As a newly appointed Finance Director, you are tasked to make a research and proposal for the 2015 expansion plan, a branch in Sarawak, Malaysia where an old 2-storey storage building constructed on a lacre land, is to be rented.

Task 1

In the preparation of your research, present the different types of costing methods necessary for the branching in Sarawak.

Task 2

Present a project cost estimation associated with constructed facilities. What constitutes Capital Costs and, Operation & Maintenance costs, explain its magnitude and importance.

Task 3

In a service oriented industry like Olympia College, propose on possible routine cost reports that has to be accomplished regularly by the finance officer during the construction of facilities, and how it is to be accomplished, prepare a sample format.

Task 4

Considering the possible costs to be incurred, from the construction of facilities to the first year of operation, calculate and evaluate indicators of productivity, efficiency and effectiveness of the year 2015 expansion.

Table of Content

TITLE

PAGE

Introduction

3

Task 1

4 - 7

Task 2

8 - 12

Task 3

13 - 15

Task 4

16 - 17

Conclusion

18

Bibliography

19

Introduction

Financial accounts are the records of the financial dealings of the business, their daily transactions. The main role of financial accounting is to record financial transactions such as collecting money from sales, paying suppliers, salaries and wages. Besides that, it may also help the managers to manage the business for more efficiently by preparing regular financial information such as monthly management accounts showing sales, costs and profits against budgets, forecasting cash flows, cost investigations. Financial accounting also provides other stakeholders with legal/vital information, for example, financial accounts such as trading account, profit and loss, and balance sheet.

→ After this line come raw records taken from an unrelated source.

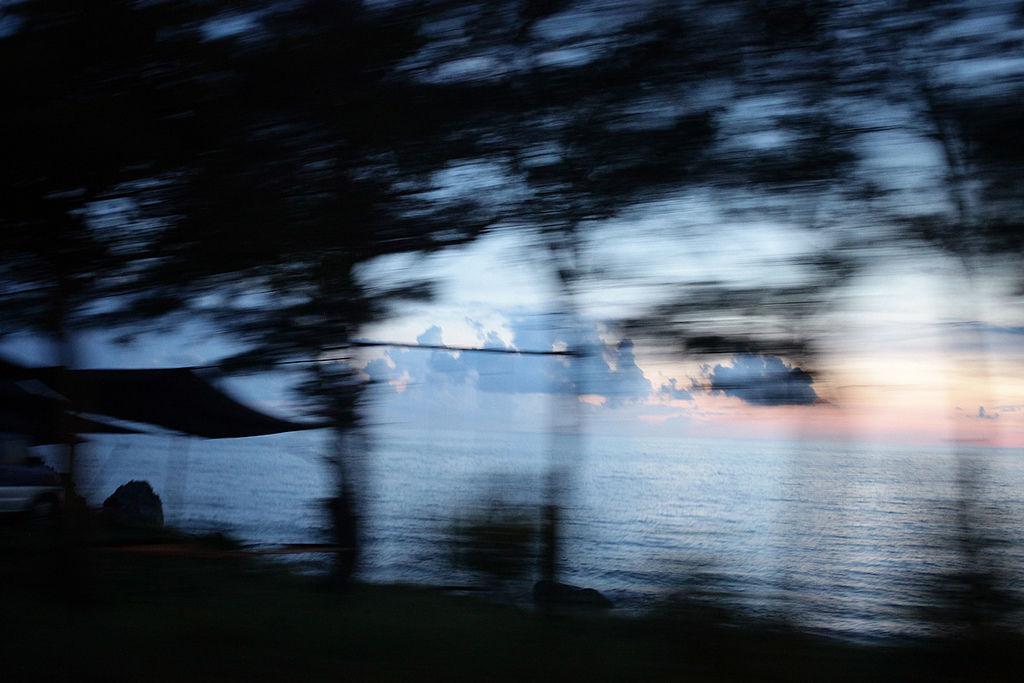 夜深了,四周漸漸變暗, 車窗外可以看到海洋 晚上的墾丁讓人很有感覺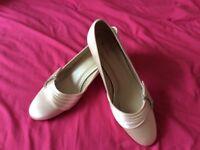Beautiful wedding shoes. Size 6. Rainbow Club 'Sylvie'.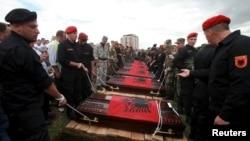 Похороны албанцев, убитых в македонском городе Куманово. Приштина, Косово, 26 мая 2015 года.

The main accounting records kept by the business are records for keeping the details of transactions. These include sales ledger which shows how much is owed by customers who have bought on credit whereas purchase ledger is shows how much is owed by the business to suppliers who have provided goods and services on credit. Besides that, cash book and bank statements shows all transactions involving cash such as receipts from customers, payments to suppliers, employee wages.

Financial accounting produces profit and loss account which showing how the business has traded for a specific period; balance sheet is a statement of the assets and liabilities of a business at a particular time, and how those assets and liabilities have been financed; cash flow statement is a statement showing how cash has come into the business and what it has been spent on.

(239 words)

Task 1: In the preparation of your research, present the different types of costing methods necessary for the branching in Sarawak.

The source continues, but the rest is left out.